7. In my opinion the distinction between admissible evidence of reputation and inadmissible hearsay evidence can be stated thus. If the evidence is of those persons who are living in the locality where the reputation is prevailing and where people talk of their beliefs about him and who themselves believe it, it is admissible. But if the evidence is of a man who does not know about the reputation himself but has heard it from, others, it will be hearsay. In other words, the evidence of those who know the man and his reputation is admissible. Evidence of those who do not know the man, but have heard of the reputation is not admissible. I have already noted the observation of Ashworth, J., in the Allahabad case. It is the duty of the court to judge whether a man deserves a particular reputation and, in order to judge this, enumeration of specific cases will serve a valuable guide. In these circumstances I hold that the evidence of the witnesses in this case is admissible to prove that the petitioner has a bad reputation of being a helper and harbourer of thieves and of a dangerous and desperate character. Mr. Manuk has pointed out that the witnesses, except one or two, came from different villages and not from the village of the petitioner. But nevertheless the witnesses are in my opinion competent witnesses. They live in the neighbourhood of the petitioner and know him very well. They come from villages where the petitioner must have some reputation good, bad or indifferent. The fact that a large number of persons has not been produced from the petitioner's village is not surprising. Admittedly the petitioner is a well-to-do Zamindar and has got an extensive money-lending business. He must have been holding a considerable influence in the locality; and, in the circumstances, one cannot expect that the petitioner's villagers will come forward in large numbers to depose against him.

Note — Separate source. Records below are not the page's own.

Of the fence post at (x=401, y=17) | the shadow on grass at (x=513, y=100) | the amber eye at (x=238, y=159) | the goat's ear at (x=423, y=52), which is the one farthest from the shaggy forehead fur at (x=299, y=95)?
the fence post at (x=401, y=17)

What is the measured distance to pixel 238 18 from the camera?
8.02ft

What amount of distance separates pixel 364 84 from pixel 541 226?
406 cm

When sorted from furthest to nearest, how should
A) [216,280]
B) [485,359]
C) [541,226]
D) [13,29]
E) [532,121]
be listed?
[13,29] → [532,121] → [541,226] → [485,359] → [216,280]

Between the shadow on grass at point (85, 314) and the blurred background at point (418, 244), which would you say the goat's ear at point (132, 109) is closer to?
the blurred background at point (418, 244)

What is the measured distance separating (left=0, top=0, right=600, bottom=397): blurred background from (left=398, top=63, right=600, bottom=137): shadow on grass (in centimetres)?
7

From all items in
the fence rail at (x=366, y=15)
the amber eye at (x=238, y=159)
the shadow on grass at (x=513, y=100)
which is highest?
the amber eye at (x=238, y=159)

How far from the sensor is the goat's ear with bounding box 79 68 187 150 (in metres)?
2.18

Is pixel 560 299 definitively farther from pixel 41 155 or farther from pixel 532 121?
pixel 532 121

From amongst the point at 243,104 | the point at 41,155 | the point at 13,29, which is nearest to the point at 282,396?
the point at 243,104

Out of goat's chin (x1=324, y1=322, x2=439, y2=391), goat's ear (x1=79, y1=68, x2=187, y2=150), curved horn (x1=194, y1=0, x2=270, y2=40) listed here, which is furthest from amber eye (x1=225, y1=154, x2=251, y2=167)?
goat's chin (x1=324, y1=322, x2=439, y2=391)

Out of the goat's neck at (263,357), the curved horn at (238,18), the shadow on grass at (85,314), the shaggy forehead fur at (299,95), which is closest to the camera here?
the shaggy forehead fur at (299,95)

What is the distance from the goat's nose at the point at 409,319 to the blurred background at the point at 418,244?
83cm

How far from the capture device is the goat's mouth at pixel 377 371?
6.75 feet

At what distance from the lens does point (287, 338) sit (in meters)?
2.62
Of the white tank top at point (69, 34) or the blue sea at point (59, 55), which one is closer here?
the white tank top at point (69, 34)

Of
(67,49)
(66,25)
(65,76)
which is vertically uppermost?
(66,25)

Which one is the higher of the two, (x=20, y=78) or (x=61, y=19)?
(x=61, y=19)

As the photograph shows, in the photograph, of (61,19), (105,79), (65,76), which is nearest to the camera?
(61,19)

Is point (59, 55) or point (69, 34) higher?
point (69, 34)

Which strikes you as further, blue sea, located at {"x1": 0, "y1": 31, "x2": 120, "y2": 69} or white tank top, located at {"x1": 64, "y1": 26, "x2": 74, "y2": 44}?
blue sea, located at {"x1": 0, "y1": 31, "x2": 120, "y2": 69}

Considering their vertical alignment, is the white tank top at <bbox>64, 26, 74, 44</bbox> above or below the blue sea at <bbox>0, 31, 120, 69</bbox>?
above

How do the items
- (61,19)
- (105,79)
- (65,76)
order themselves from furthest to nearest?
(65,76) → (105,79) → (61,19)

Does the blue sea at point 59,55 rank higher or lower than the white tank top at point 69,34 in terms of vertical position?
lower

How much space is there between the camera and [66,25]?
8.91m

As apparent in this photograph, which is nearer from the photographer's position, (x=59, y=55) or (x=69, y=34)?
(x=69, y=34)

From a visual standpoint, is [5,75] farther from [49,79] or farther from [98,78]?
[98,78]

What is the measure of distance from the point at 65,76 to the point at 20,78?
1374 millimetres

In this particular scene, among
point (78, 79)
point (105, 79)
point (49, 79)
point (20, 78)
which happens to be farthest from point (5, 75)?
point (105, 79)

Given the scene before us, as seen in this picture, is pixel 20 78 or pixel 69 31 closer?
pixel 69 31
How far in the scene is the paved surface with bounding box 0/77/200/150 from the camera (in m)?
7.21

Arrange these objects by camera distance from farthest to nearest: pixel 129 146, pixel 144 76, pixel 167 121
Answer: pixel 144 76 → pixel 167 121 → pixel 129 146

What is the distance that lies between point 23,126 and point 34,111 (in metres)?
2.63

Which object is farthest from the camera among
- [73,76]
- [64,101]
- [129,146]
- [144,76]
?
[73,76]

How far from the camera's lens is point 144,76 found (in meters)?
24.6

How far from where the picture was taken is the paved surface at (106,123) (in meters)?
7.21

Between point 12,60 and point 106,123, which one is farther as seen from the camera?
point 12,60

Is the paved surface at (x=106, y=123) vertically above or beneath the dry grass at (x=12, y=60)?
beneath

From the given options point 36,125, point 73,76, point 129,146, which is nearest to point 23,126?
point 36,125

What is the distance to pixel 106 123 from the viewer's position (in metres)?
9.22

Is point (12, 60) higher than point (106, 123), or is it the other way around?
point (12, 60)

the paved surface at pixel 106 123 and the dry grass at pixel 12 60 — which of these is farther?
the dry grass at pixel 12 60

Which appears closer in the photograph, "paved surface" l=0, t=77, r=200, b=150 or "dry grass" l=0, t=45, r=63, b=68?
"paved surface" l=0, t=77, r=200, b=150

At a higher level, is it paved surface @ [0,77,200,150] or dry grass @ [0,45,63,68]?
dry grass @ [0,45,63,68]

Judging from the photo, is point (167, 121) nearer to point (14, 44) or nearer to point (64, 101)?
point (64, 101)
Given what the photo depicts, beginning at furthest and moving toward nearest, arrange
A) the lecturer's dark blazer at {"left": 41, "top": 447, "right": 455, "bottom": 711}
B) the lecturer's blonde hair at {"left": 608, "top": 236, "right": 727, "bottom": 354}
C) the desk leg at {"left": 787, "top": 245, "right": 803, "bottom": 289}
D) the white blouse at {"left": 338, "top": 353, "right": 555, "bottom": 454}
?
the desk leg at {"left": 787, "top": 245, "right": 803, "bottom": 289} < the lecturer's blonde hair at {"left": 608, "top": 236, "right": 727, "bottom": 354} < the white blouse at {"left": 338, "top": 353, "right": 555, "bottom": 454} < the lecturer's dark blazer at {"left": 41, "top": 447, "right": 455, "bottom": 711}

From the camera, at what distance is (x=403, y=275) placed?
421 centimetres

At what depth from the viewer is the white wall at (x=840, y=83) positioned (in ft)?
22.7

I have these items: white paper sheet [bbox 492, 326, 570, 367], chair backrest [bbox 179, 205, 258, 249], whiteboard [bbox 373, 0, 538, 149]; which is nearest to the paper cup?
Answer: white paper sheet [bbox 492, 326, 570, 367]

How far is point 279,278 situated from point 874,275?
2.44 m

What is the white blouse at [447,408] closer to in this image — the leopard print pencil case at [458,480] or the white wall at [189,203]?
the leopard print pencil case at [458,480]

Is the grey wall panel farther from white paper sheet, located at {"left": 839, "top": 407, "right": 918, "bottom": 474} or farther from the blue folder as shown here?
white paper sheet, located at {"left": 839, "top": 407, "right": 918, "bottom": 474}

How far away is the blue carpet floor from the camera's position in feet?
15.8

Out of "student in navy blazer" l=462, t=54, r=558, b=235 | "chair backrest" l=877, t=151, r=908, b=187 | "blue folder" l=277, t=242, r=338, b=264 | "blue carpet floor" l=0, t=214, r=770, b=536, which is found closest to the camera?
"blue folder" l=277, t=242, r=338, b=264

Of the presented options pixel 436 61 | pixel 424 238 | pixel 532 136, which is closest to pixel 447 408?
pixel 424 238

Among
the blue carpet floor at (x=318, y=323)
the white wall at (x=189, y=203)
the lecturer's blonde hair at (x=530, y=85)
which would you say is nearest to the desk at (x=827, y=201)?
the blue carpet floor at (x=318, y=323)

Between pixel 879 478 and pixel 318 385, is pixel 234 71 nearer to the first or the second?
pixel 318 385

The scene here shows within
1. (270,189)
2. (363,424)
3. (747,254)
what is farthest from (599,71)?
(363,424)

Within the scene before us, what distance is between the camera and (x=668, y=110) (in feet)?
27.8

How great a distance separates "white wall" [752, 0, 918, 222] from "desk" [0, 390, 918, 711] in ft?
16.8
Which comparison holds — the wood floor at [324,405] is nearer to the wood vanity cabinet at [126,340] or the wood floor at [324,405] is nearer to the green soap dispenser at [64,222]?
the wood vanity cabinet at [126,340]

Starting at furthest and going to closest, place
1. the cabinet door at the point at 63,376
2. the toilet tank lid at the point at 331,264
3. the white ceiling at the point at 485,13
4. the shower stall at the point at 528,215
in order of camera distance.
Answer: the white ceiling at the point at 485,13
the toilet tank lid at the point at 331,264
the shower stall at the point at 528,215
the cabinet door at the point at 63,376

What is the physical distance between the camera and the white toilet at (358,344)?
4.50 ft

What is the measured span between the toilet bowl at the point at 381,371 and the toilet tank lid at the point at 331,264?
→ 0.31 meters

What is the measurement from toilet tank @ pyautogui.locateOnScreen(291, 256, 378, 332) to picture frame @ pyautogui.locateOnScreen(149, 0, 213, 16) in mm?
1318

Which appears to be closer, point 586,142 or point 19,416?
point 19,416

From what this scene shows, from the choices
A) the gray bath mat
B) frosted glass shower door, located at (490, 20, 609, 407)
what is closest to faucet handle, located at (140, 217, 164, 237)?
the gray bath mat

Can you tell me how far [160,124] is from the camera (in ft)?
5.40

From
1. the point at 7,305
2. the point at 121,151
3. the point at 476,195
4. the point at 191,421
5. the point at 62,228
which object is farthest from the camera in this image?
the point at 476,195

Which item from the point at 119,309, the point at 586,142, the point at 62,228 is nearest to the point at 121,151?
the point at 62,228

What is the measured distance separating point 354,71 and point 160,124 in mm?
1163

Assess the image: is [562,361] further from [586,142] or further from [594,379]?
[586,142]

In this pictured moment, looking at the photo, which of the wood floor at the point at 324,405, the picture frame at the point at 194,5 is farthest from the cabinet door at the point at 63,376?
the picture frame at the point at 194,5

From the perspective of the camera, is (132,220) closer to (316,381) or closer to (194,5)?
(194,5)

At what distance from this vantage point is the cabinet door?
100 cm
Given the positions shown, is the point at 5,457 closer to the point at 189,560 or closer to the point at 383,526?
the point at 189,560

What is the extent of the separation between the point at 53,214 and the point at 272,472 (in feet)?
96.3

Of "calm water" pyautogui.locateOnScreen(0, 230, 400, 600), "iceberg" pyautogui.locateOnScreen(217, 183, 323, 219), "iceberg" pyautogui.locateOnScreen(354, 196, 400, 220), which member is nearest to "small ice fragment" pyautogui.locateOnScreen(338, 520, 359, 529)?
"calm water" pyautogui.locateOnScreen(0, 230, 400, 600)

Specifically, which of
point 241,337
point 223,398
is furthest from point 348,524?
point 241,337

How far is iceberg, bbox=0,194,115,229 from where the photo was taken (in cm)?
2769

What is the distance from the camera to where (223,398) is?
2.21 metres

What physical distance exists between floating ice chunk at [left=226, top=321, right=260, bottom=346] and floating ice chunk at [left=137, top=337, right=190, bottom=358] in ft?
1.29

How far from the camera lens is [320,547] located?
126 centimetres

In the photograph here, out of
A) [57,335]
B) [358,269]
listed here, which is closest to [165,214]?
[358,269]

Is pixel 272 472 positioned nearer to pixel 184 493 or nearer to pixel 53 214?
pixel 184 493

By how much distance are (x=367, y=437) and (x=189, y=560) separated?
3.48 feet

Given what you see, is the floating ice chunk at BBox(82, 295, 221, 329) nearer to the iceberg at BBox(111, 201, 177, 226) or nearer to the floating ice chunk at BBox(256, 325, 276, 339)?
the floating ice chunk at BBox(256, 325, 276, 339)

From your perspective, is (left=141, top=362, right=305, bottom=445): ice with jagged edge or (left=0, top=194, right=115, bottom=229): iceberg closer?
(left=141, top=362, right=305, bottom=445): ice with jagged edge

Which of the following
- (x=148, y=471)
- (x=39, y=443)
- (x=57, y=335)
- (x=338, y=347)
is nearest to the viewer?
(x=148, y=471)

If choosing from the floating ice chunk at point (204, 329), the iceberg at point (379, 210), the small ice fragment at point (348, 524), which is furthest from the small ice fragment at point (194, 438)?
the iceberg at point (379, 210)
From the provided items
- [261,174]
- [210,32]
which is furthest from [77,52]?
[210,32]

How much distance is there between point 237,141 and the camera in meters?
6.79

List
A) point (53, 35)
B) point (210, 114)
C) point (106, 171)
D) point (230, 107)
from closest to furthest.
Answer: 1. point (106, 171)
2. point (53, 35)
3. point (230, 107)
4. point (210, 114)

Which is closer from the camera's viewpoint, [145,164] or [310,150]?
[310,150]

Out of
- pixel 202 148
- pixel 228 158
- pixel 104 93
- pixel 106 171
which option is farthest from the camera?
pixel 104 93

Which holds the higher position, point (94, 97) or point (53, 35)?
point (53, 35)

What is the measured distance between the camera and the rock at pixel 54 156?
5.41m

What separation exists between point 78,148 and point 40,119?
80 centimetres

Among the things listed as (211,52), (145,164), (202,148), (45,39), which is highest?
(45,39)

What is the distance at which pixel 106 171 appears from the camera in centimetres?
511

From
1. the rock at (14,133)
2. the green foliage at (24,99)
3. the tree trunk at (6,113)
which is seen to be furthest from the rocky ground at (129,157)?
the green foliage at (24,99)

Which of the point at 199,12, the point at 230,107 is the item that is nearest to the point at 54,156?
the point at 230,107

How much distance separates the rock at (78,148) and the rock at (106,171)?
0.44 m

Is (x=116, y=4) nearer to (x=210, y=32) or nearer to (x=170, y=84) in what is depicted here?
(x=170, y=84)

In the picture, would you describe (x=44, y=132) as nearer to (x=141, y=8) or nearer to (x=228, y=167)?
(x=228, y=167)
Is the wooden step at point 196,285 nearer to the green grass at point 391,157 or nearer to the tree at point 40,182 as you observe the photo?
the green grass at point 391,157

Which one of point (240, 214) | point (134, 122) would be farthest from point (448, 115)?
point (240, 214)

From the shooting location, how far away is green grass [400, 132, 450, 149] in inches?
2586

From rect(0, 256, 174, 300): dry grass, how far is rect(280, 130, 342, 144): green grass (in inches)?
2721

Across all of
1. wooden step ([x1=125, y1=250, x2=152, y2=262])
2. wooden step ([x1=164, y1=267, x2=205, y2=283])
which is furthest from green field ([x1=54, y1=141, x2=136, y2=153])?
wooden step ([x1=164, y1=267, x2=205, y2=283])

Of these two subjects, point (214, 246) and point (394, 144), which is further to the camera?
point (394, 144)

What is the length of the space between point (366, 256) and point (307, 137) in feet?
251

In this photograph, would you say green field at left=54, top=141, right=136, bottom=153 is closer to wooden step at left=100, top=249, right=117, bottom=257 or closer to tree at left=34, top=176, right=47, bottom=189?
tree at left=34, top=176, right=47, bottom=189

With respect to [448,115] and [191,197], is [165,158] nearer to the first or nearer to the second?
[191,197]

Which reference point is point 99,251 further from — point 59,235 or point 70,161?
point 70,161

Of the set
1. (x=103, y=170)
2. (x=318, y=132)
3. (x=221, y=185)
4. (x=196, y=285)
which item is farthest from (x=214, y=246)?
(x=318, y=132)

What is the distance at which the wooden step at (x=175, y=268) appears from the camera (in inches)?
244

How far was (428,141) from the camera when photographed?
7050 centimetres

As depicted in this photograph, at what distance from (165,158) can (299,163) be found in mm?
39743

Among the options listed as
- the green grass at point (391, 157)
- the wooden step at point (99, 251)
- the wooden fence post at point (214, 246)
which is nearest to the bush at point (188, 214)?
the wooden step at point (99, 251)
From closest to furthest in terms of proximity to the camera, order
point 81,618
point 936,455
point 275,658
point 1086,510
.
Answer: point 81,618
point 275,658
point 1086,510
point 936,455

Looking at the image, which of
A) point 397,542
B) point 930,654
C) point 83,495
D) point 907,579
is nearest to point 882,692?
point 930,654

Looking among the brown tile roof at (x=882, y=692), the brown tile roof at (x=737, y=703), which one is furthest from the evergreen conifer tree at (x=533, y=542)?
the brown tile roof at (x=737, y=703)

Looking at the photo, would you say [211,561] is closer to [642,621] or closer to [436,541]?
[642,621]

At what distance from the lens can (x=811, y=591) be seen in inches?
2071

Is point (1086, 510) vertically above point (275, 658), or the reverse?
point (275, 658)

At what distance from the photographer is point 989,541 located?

8. It has further been pointed out that the prosecution case was being manoeuvred by Ghughli Rai with whom the petitioner is on bad terms. No doubt Ghughli Rai has naturally been taking a keen interest for the prosecution and possibly has been helping them. This will always happen in such bad livelihood cases. A man who is proceeded against under the preventive sections of the Criminal Procedure Code must have some enemies whom he has hurt and these persons are bound to help the prosecution in getting the man bound down. Evidence of witnesses cannot be discarded on this ground. The only thing required is that the court should be cautious in accepting the evidence of witnesses who come from such quarters. Had not in this case the evidence of the witnesses of general repute been based upon specific instances spread over a period of about seven to eight years, perhaps much could have been said in favour of the petitioner. Then it has been urged that a considerable number of witnesses have come to depose about the good character of the petitioner and it is contended that the Courts below ought not to have discarded their evidence. In my opinion they have considered the evidence and have given very, good reasons for not acting upon the defence evidence. First of all, these witnesses do not show any knowledge of the numerous cases which. I have staled above. At any rate Firangi Rai, was openly accused in the two murder cases and the witnesses pretended ignorance of these cases. As these cases go to build the foundation of the petitioner's reputation, their evidence loses much of its value. Furthermore, it has been brought out in the evidence that there was a meeting in which it was resolved that Firangi Rai should be helped as he was a wealthy man.

9. The reputation of the petitioner so far as, it relates to his being a protector and harbourer of thieves is not supported on sufficient facts, while of his being dangerous and desperate is fully justified and in my opinion he comes under Clause (f), Section 110, Criminal Procedure Code. The application is rejected, and the Rule is discharged.